# Smith/Harder sanders



## snowblade (Jan 4, 2000)

Lately I've seen a lot of trucks with Smith/Harder v-box sanders. They're electric powered and work ooff the trucks battery. I was talking to Dino, and he said he likes them. Anyone else use them here? Also, has anyone installed a control like the buyers one (used on the small tailgate sanders) on their sander?Lights?

Thanks in advance

Justin


----------



## GeoffD (Dec 21, 1999)

I don't own an electric v-box, all of mine are gas or hydrolic power. Downeaster makes a great electric v-box. There is a nursing home near my house, they plow and sand their own lot and use an electric v-box. They love it nice a quite, to keep everyone in bed. If an electric v-box can spread sand/salt. It should do pure salt no problem, because salt is a lot lighter than sand/salt. Anyways they are built in maine, go to www.sandspreader.com. Installing an electric v-box is easy, all you have to do is run the battery cables and controll wires.

The have pictures of the controlls and the spreaders.

Geoff


----------



## plowking35 (Dec 21, 1999)

Yes I do own one and I love it. No gas engine to worry about, no $$$ central hydro to plumb in. Mine is all stainless, so no rust or paint to worry about.
Just flip a switch and go. Very well put together. 
I dont use a vaiable speed controller, seems to work fine at one speed.
Dino

----------
Professional Ice and Snow Management 
Products:Services:Equipment www.sima.org


----------



## snowblade (Jan 4, 2000)

Dino, how much do they cost new, for like a 3yrd one?
Thanks

Justin


----------



## plowking35 (Dec 21, 1999)

the unit goes for around 3750$ with tax. That will get you about a 1.7 yard unit. Now you can buy a 10" extention for the top and that will give you about 3 yars capacity, but they want 400$ for that. So I added a 2x8 around the top of mine for 25$ and I have about 2.75 capacity.
Dino

----------
Professional Ice and Snow Management 
Products:Services:Equipment www.sima.org


----------

^^^^^^^^^^^^^^^^

• Prompt 1: According to the sander thread, where are Downeaster's electric v-boxes built?
• Prompt 2: Reproduce the part of the sander thread that runs from "I don't own" up to and including "and the spreaders.".

(Data excerpts)

^^^^^^^^^^^^^^^^

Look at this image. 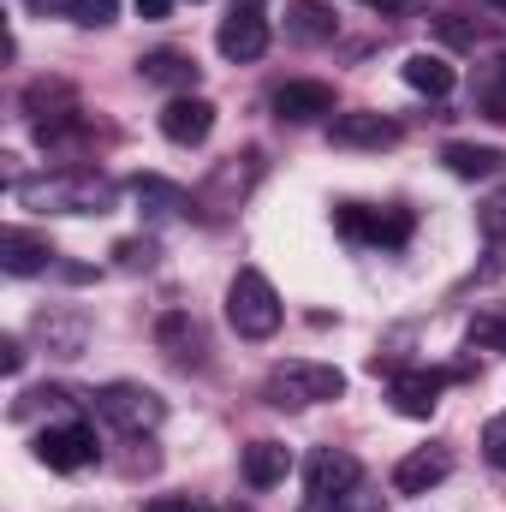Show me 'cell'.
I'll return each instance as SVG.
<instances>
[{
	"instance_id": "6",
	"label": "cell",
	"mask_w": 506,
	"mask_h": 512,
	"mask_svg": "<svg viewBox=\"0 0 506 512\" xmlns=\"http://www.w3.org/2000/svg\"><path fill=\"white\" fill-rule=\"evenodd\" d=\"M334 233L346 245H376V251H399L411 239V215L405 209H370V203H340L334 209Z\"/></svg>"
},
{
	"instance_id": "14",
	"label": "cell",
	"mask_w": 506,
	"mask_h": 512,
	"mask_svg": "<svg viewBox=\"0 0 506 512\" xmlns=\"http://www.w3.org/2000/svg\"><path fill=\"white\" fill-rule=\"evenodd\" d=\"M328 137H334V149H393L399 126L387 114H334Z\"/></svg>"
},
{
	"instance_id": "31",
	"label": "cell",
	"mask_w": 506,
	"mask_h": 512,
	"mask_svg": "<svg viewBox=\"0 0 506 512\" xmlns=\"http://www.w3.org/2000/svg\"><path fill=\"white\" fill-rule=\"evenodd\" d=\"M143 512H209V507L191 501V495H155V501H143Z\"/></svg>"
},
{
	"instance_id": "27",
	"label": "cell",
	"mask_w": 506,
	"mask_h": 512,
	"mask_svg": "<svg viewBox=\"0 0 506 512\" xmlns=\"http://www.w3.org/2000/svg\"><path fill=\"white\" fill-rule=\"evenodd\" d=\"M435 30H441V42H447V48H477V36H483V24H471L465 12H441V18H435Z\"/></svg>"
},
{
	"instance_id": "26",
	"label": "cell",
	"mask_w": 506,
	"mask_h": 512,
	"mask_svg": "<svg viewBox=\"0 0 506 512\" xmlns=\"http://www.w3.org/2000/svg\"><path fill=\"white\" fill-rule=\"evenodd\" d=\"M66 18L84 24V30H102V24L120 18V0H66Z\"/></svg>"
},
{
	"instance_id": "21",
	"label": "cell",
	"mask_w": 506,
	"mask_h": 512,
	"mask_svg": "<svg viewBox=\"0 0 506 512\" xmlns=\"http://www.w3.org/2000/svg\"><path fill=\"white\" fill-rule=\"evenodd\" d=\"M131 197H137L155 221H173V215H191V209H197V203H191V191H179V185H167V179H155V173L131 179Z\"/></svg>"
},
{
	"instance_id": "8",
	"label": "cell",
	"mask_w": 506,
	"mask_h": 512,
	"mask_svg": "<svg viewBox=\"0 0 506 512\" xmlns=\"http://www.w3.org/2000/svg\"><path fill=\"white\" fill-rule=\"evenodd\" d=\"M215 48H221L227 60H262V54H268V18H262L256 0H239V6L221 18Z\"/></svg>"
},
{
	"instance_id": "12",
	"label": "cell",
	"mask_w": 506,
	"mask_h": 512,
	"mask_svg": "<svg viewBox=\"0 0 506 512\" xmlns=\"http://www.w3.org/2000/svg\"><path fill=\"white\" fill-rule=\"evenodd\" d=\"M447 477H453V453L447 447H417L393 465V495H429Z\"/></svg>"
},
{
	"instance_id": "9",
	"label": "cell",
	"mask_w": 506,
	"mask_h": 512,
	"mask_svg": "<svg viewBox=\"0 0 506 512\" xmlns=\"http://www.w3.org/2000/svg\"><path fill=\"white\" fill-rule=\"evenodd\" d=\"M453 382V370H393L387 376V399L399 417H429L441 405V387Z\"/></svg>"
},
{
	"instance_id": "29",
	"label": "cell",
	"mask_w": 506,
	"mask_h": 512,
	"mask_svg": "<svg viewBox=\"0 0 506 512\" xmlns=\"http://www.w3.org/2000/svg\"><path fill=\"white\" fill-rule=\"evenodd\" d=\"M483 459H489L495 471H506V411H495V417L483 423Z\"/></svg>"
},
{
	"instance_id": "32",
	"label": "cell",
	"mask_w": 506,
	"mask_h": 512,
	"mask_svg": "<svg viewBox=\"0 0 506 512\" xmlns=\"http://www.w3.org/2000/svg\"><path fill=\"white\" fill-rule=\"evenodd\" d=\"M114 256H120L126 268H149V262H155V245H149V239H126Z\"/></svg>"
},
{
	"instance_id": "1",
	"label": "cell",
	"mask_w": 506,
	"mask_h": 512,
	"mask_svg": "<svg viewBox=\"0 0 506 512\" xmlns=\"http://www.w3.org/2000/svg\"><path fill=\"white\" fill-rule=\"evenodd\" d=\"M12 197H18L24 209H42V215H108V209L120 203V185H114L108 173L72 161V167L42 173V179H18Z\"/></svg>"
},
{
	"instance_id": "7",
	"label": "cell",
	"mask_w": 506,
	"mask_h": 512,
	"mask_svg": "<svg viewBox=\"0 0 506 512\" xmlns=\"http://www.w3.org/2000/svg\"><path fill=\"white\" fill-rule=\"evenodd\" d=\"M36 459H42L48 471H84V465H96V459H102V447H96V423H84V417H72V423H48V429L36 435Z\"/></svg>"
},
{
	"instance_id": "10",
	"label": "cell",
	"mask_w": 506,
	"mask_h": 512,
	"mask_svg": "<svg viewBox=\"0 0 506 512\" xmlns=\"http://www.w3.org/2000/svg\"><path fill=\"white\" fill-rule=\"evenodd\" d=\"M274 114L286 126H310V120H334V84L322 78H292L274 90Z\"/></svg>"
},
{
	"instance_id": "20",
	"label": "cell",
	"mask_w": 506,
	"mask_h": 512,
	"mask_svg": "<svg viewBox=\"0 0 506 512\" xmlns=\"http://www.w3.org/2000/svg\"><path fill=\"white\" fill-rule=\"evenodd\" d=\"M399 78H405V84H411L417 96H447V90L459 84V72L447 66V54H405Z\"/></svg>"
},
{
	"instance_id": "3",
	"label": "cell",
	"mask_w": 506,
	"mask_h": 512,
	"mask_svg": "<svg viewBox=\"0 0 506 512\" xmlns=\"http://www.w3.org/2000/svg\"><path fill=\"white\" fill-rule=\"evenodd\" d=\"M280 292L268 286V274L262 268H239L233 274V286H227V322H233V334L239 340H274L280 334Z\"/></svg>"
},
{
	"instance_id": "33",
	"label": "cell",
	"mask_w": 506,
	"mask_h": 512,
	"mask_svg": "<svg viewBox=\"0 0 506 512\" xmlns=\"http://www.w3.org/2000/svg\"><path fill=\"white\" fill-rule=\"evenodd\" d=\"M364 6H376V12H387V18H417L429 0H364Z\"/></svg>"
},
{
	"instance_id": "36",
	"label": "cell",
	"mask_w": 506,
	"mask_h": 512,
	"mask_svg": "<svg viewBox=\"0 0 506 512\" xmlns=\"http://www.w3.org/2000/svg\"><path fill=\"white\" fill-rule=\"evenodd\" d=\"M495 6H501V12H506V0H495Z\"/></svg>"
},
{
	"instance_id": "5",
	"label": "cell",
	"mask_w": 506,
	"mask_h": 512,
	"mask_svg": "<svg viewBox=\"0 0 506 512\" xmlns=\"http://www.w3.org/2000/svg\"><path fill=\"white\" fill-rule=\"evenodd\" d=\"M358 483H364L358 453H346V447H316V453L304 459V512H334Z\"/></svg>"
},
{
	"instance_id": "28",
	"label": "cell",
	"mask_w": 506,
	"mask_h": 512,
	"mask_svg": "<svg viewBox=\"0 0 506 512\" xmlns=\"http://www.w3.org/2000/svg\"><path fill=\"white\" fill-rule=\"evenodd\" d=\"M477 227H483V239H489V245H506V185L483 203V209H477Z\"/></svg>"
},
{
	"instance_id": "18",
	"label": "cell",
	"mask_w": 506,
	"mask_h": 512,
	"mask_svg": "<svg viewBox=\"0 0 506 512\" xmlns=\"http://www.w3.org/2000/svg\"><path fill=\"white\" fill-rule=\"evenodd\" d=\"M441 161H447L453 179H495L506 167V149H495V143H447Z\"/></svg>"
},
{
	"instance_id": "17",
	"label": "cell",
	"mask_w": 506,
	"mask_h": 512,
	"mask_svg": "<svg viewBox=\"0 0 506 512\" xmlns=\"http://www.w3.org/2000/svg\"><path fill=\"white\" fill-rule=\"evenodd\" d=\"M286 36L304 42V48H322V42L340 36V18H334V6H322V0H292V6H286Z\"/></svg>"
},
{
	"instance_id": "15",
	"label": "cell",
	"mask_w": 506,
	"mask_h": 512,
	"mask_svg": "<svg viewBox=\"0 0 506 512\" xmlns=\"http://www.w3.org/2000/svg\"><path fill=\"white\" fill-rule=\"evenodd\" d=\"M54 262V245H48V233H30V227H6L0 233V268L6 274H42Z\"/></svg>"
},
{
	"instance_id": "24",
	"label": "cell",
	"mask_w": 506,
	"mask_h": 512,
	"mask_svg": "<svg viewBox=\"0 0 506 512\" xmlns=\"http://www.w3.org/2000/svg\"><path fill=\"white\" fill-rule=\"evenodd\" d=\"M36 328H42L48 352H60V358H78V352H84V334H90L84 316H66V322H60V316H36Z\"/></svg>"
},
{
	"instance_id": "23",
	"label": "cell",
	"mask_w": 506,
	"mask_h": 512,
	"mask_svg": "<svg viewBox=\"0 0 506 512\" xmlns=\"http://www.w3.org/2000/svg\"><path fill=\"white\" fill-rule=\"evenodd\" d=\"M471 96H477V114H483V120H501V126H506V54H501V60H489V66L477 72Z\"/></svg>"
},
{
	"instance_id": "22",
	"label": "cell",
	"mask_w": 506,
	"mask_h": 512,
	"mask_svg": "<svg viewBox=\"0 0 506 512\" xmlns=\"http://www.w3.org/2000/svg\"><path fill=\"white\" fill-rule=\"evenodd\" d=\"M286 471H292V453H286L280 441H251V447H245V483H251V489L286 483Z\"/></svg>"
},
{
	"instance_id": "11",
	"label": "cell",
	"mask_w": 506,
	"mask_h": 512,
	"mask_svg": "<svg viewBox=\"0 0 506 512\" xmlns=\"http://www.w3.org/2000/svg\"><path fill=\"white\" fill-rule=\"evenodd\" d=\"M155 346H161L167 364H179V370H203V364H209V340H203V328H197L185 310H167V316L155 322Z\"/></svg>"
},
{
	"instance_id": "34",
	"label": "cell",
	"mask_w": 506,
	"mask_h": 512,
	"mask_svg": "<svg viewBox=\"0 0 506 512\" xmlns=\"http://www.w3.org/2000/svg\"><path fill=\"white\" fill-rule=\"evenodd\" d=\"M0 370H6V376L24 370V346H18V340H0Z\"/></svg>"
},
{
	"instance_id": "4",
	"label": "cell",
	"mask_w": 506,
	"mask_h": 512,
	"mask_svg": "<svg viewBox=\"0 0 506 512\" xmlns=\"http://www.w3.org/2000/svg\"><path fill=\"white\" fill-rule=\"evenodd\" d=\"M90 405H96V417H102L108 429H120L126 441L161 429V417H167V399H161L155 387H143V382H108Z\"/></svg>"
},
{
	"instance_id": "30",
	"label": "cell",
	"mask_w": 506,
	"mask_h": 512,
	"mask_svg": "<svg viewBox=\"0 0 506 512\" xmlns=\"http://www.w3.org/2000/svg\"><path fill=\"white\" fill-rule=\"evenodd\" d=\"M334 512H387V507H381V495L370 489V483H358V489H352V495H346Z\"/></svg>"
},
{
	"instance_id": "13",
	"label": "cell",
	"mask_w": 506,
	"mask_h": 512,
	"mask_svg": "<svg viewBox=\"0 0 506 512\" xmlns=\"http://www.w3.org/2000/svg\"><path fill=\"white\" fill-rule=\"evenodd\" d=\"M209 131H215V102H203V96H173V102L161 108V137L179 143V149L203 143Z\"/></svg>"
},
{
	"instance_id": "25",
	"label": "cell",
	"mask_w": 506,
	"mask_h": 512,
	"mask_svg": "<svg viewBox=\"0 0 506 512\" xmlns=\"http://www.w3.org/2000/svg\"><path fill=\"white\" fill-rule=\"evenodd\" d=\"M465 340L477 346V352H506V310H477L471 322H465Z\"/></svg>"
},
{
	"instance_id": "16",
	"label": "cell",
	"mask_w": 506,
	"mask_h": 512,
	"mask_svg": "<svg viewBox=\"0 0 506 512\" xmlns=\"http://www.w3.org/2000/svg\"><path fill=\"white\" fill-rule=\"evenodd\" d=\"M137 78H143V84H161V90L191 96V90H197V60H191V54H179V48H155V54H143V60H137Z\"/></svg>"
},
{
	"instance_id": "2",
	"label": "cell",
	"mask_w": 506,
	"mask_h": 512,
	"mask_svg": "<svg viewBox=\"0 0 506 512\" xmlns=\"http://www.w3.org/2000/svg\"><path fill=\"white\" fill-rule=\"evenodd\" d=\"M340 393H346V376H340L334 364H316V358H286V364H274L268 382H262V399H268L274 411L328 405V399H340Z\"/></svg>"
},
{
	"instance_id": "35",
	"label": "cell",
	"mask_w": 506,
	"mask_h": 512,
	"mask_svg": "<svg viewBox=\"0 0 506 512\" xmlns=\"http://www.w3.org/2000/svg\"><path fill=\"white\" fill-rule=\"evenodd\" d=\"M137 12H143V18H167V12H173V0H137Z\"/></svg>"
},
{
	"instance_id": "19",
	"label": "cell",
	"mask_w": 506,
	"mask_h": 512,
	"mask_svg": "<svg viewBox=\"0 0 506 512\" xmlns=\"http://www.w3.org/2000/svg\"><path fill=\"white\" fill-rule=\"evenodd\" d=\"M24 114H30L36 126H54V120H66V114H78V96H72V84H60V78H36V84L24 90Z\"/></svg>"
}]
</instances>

^^^^^^^^^^^^^^^^

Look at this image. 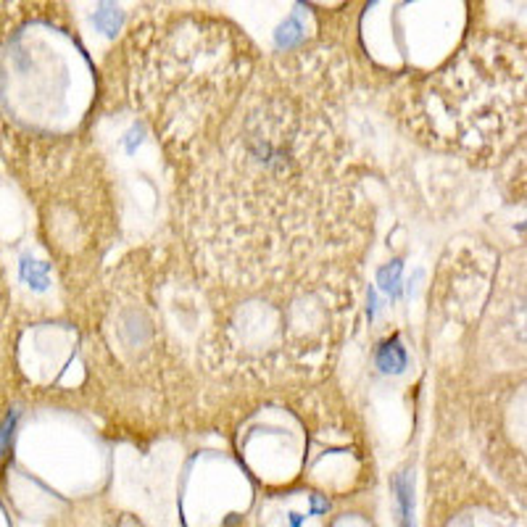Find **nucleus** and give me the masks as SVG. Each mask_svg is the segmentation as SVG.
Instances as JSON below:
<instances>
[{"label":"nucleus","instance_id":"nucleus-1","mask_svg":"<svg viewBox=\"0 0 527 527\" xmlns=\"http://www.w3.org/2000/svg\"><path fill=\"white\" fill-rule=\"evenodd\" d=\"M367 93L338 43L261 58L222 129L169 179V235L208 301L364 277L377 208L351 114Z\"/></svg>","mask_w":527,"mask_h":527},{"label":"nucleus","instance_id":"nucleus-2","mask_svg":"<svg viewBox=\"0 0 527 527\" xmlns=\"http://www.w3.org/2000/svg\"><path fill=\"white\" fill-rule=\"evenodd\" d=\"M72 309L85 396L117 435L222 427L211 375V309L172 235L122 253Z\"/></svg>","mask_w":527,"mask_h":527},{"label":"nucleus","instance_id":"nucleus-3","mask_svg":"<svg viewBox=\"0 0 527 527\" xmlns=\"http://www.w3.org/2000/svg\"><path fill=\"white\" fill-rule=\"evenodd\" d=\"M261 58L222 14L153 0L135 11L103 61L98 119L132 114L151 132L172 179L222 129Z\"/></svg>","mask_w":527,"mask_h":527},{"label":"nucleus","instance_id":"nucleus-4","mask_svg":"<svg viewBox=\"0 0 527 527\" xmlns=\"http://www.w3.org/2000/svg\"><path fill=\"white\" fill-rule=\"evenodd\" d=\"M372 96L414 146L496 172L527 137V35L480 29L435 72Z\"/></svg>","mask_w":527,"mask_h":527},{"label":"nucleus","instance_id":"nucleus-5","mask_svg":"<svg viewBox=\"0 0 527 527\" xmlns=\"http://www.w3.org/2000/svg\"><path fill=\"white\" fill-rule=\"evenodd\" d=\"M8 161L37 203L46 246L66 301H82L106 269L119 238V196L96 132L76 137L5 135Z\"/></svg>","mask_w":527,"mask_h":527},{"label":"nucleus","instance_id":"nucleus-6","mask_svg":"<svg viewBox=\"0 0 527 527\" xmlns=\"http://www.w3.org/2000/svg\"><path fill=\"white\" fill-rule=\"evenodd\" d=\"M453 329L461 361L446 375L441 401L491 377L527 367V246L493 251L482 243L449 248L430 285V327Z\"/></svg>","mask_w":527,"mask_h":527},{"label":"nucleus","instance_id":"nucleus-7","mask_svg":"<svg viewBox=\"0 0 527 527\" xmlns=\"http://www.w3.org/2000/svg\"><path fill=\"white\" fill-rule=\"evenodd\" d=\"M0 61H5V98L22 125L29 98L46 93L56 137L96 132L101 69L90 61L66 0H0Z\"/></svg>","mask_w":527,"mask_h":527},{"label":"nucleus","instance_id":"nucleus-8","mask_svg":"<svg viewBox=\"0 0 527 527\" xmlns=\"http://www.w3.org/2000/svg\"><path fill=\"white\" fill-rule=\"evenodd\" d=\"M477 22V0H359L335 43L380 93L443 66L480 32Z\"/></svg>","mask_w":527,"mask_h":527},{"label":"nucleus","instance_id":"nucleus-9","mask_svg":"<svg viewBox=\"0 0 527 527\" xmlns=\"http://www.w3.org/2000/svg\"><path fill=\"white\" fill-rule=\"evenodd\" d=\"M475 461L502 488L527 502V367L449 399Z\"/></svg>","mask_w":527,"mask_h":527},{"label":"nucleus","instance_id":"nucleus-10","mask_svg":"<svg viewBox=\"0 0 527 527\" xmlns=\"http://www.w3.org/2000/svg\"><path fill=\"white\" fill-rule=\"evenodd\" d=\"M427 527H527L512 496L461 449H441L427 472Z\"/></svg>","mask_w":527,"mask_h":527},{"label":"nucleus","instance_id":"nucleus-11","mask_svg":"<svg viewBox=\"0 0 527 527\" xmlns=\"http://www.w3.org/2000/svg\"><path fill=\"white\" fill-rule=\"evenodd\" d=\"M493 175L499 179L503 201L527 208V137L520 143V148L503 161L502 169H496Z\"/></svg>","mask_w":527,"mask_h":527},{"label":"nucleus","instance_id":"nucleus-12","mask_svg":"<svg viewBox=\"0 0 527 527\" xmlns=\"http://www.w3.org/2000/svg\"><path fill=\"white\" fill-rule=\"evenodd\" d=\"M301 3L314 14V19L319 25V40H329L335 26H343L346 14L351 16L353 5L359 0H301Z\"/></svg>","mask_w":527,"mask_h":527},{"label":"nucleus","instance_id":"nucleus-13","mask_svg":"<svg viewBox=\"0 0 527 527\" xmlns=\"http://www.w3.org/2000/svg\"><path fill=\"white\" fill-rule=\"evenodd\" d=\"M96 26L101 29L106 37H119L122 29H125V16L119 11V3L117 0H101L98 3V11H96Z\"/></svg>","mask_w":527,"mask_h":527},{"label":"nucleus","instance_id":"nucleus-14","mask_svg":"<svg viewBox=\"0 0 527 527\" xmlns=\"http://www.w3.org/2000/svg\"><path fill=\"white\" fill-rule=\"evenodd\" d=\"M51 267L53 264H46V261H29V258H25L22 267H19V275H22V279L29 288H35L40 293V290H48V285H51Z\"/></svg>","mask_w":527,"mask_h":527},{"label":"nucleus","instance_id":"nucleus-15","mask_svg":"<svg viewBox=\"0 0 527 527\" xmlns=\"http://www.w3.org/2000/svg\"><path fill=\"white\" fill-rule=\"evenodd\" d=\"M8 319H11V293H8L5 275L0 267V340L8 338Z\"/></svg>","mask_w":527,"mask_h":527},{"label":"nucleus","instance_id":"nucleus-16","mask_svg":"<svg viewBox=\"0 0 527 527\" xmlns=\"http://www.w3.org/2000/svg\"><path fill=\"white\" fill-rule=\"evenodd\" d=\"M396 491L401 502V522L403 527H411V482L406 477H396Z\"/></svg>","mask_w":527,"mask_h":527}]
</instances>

^^^^^^^^^^^^^^^^

• Full solution 1: In Maine.

• Full solution 2:
I don't own an electric v-box, all of mine are gas or hydrolic power. Downeaster makes a great electric v-box. There is a nursing home near my house, they plow and sand their own lot and use an electric v-box. They love it nice a quite, to keep everyone in bed. If an electric v-box can spread sand/salt. It should do pure salt no problem, because salt is a lot lighter than sand/salt. Anyways they are built in maine, go to www.sandspreader.com. Installing an electric v-box is easy, all you have to do is run the battery cables and controll wires.

The have pictures of the controlls and the spreaders.